The deal values the firm at roughly $240m, a fraction of its value even a week ago. Its share price closed on Friday at $30 and at its height last year shares in the firm were going for $170.
But just like Northern Rock in the UK, rumours of a cash shortage led to a run on the bank with investors reported to have withdrawn a whopping $17bn in just two days.
The boards of directors of both firms have unanimously approved the transaction, as have all relevant US authorities.
The US Federal Reserve has also agreed to fund up to $30bn of Bear Stearns’ less liquid assets.
Alan Schwartz, president and chief executive officer of Bear Stearns, says: “The past week has been an incredibly difficult time for Bear Stearns.
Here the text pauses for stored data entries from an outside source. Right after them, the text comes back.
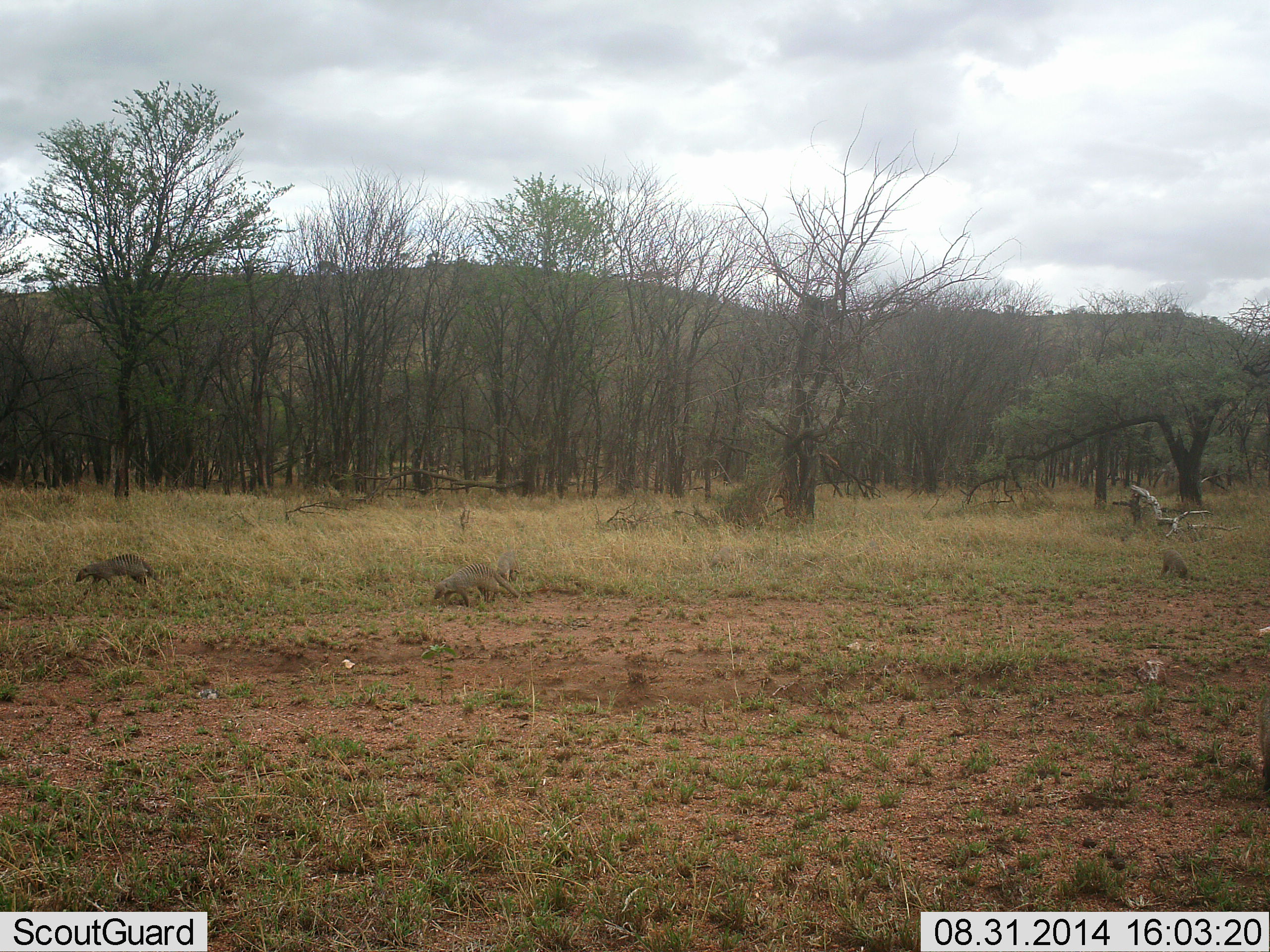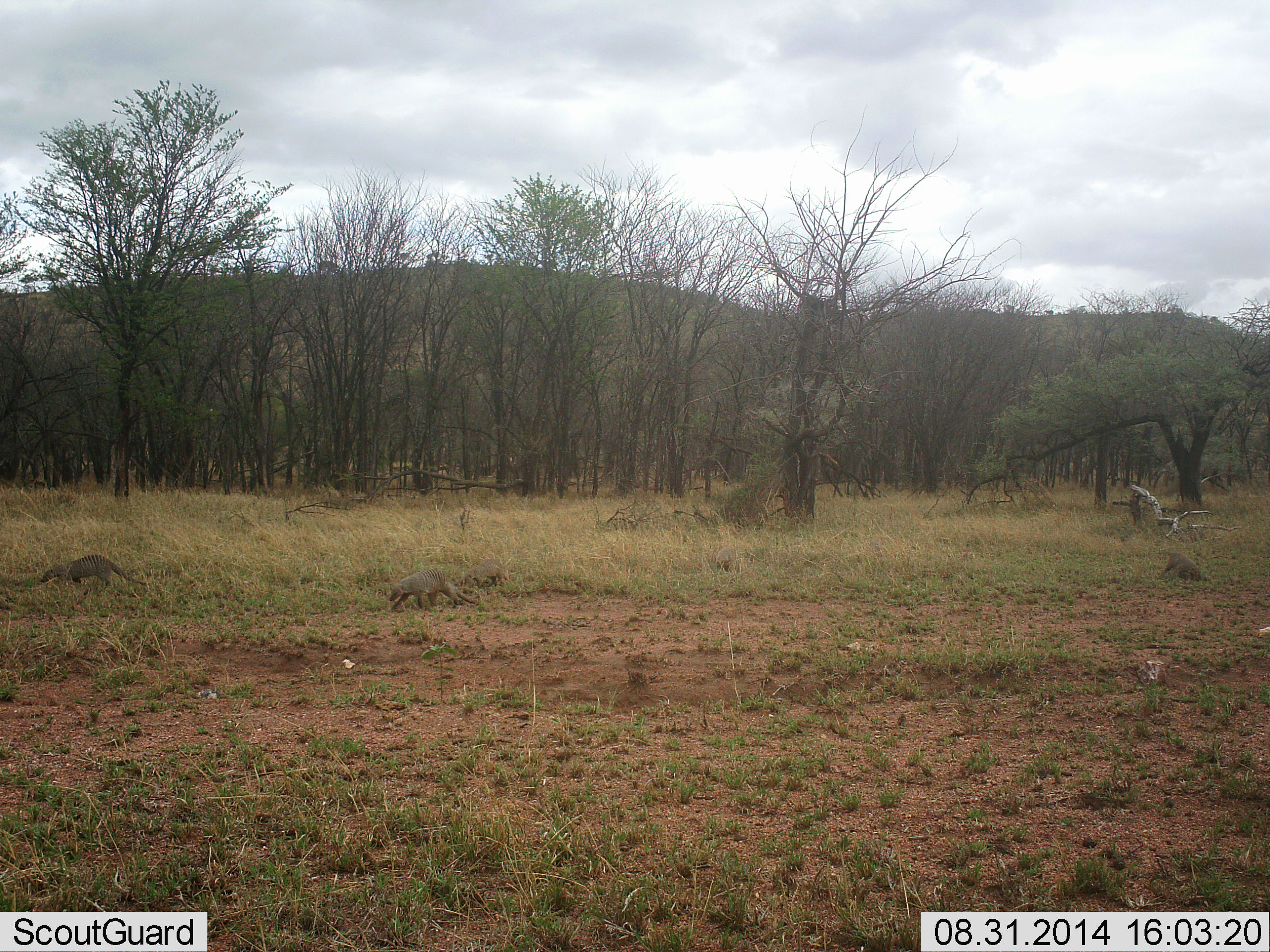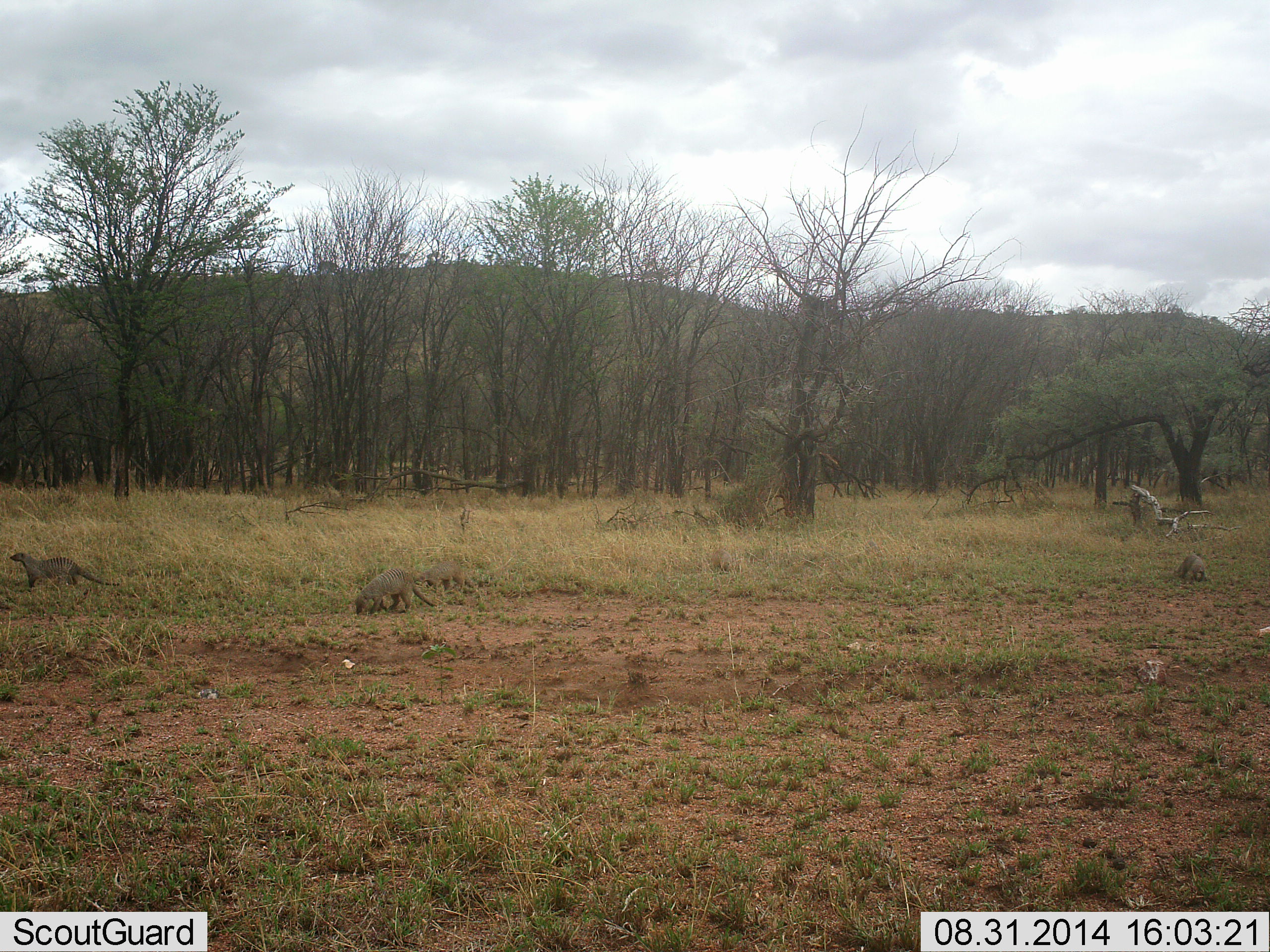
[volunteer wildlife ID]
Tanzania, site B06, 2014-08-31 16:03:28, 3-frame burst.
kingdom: Animalia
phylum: Chordata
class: Mammalia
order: Carnivora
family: Herpestidae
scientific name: Herpestidae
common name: mongoose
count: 5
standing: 10%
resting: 0%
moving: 100%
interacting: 0%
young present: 0%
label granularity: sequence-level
This transaction represents the best outcome for all of our constituencies based upon the current circumstances.
“I am incredibly proud of our employees and believe they will continue to add tremendous value to the new enterprise.”
Jamie Dimon, chairman and chief executive officer of JP Morgan Chase, says: “JPMorgan Chase stands behind Bear Stearns.
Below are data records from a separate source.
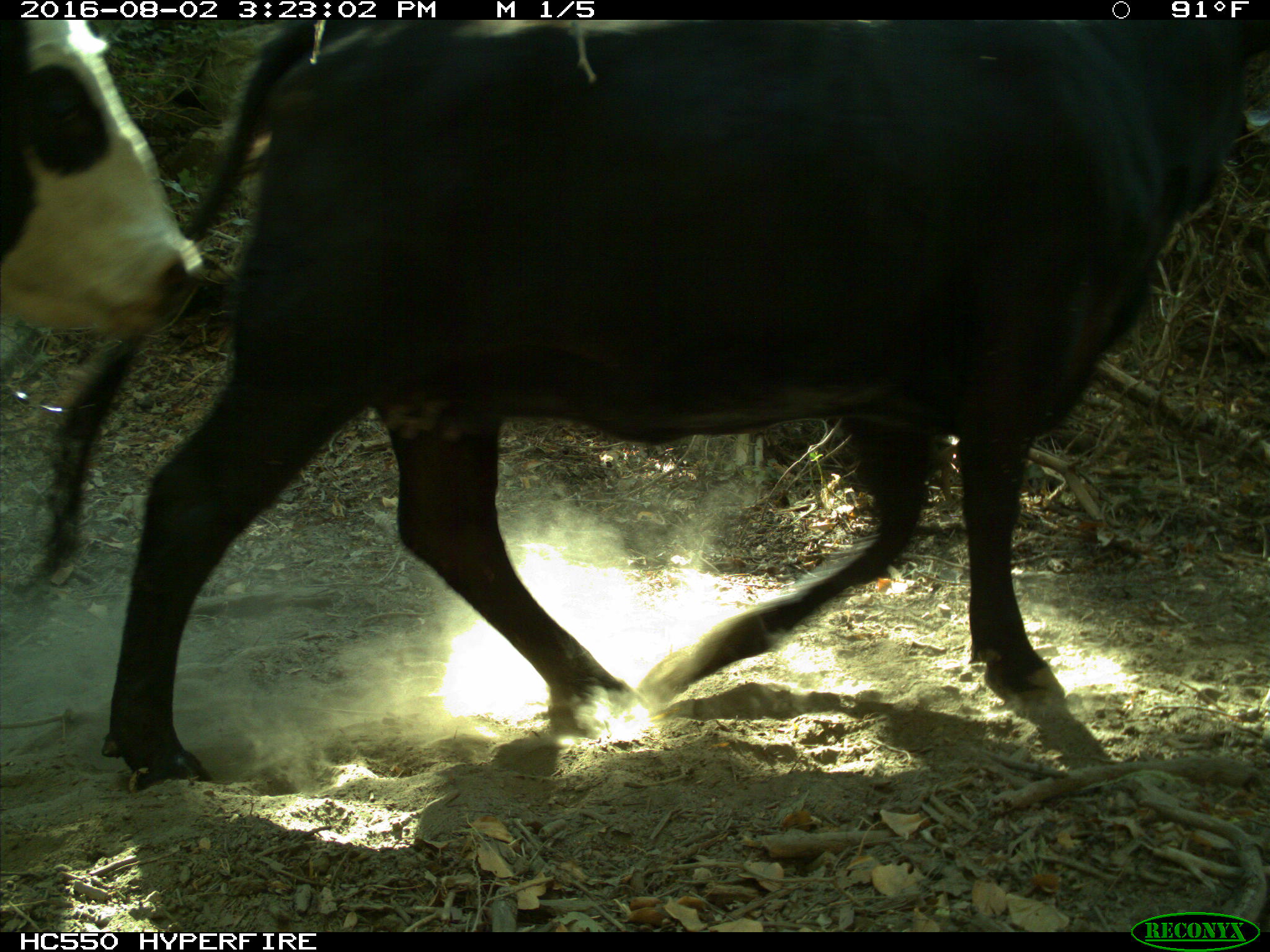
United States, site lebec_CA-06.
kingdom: Animalia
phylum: Chordata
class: Mammalia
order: Artiodactyla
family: Bovidae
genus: Bos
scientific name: Bos taurus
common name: domestic cow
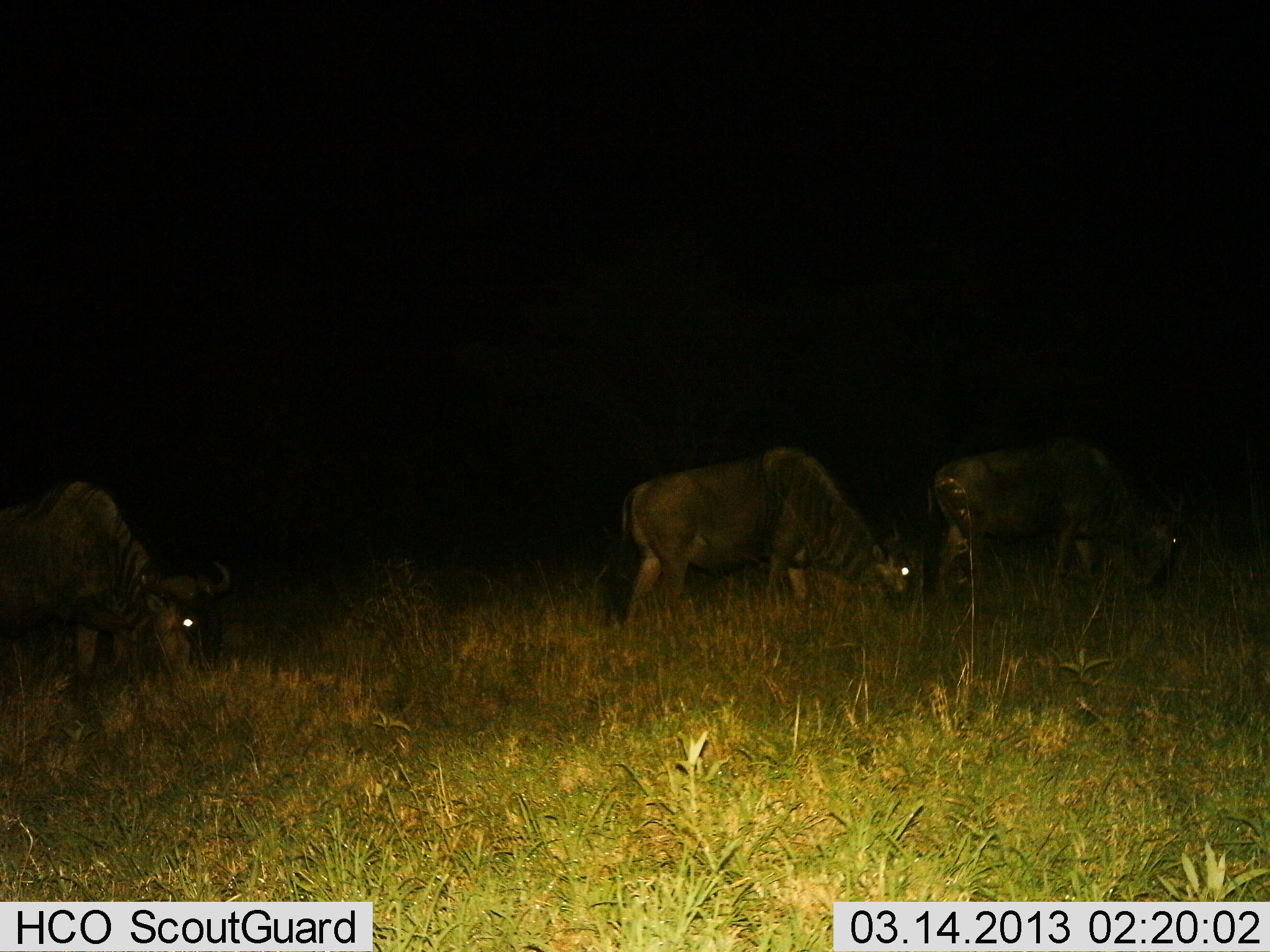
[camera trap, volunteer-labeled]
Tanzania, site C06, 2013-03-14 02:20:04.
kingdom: Animalia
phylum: Chordata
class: Mammalia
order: Artiodactyla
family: Bovidae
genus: Connochaetes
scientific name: Connochaetes taurinus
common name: blue wildebeest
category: wildebeest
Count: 3.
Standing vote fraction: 16%.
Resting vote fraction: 0%.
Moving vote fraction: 5%.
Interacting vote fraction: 0%.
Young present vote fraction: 0%.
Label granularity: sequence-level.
“Bear Stearns’ clients and counterparties should feel secure that JPMorgan is guaranteeing Bear Stearns’ counterparty risk. We welcome their clients, counterparties and employees to our firm, and we are glad to be their partner.”
“This transaction will provide good long-term value for JPMorgan Chase shareholders. This acquisition meets our key criteria: we are taking reasonable risk, we have built in an appropriate margin for error, it strengthens our business, and we have a clear ability to execute.”